The past four years of unthinkably cruel border policy under Trump has proven that whatever level of cruelty is sure to meet migrants on the other side, for the most part, people cannot be deterred from crossing the border. That’s because the majority of people crossing the border aren’t leaving their home countries voluntarily, they’re leaving because they feel like they don’t have any other options. The crisis at the border is not due to an unprecedented influx of migrants but rather the U.S.’s own policies and laws that have engineered a humanitarian disaster.
Because of this sharp influx of migrants, immigrant detention centers are overrun, ignoring shelter capacity rules that were originally created to reduce the spread of COVID-19. Immigrant detention centers – or more accurately, immigrant prisons – have notoriously terrible conditions that often results in immigrants becoming sick and sometimes even dying.
Once again, it feels relevant to highlight the ongoing national reckoning with racist police brutality and the carceral state. Carceral logic, mixed with nationalist xenophobia, is applied to migrants and asylum seekers: just as the carceral state deems those who have broken the law less worthy of rights, asylum seekers and migrants are seen as undeserving of rights for unlawfully crossing the border. In many ways, that’s why immigrant prisons exist with such deplorable conditions. Biden does have the power to end, or at the very least significantly reduce the levels of, immigration detention.

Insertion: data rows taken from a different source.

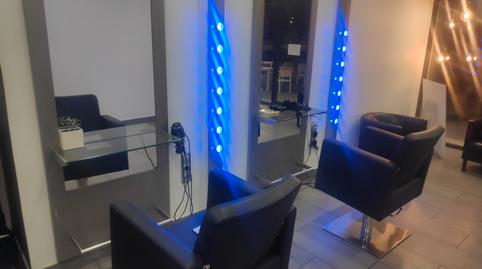 Foto 4 von Geschaftsraum zur Miete in Parc d’Europa, Barberà del Vallès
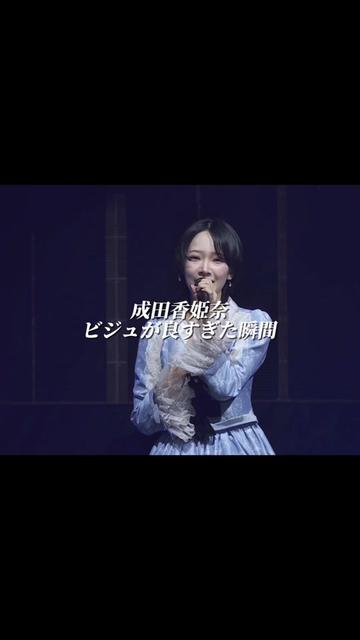 @あさみー
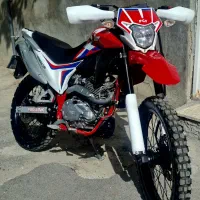 تریل برمودا 250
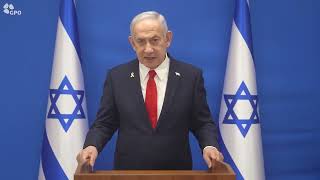 Prime Minister Benjamin Netanyahu Addresses the Iranian People (עדכוני משרד ראש הממשלה) - התמונה מוצגת ישירות מתוך אתר האינטרנט יוטיוב. זכויות היוצרים בתמונה שייכות ליוצרה. קישור קרדיט למקור התוכן נמצא בתוך דף הסרטון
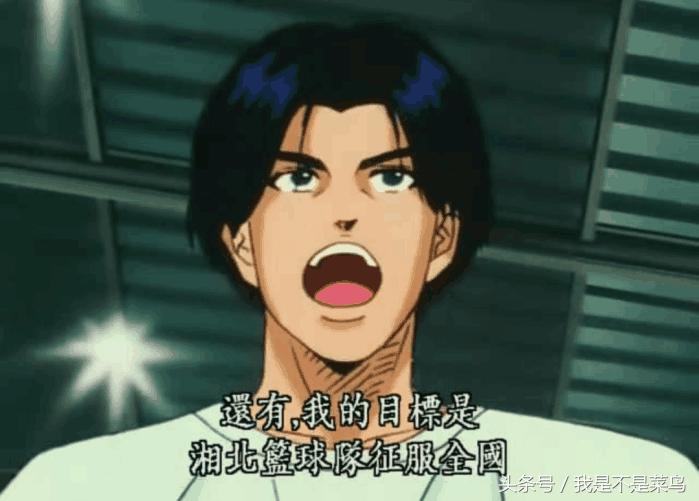 亚瑟士三井寿和泽北荣治区别,灌篮高手三井寿国中片段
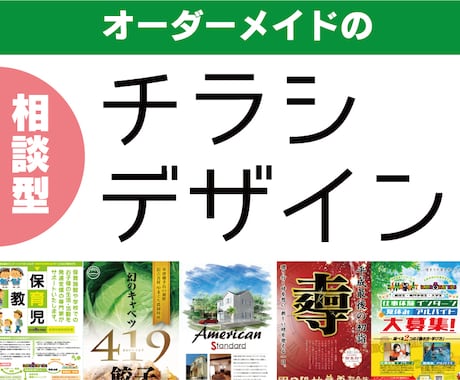 オーダーメイドのチラシ・リーフレット制作します データ納品・印刷手配代行も行います。 イメージ1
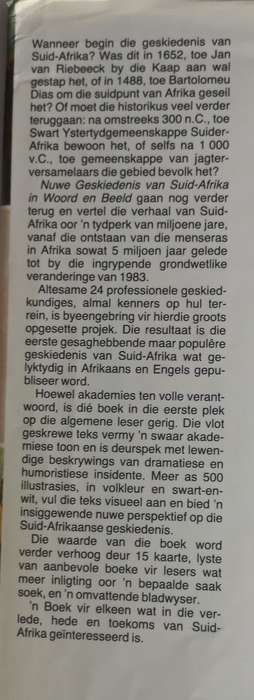 Nuwe geskiedenis van Suid-Afrika in woord en beeld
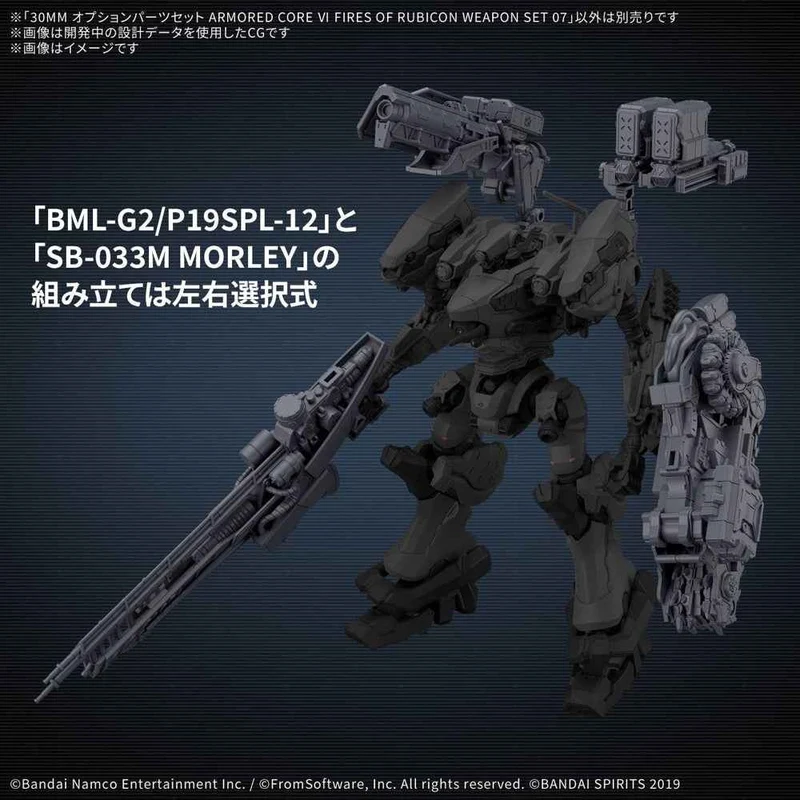 Bandai 30mm Option Parts Set Armored Core Vi Fires Of Rubicon Weapon Set 07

There’s no denying that Biden’s presidency is significantly better for immigrants than Trump’s, but better doesn’t mean good, and complacency only encourages mild immigration policies. The good news is that public pressure can and does make a difference — just last week Biden announced he would keep Trump’s low refugee cap only to reverse course a few hours later announcing the administration would increase the cap from 15,000 to 60,000. This happened precisely because of the backlash his original announcement received.

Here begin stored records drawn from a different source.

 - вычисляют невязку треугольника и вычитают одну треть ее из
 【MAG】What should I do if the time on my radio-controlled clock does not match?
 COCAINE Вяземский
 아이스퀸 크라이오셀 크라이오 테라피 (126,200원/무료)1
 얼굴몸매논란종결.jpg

Going back to the immigration policies from before Trump’s presidency shouldn’t be the goal. The goal should be humane immigration policies beginning with policy changes and budgeting priorities that have been clearly outlined by immigration advocates for years. Although Trump succeeded in harming and traumatizing thousands of migrants, it would be a serious mistake to let his presidency stifle our imaginations for what just and humane immigration policies should, could, and one day will look like.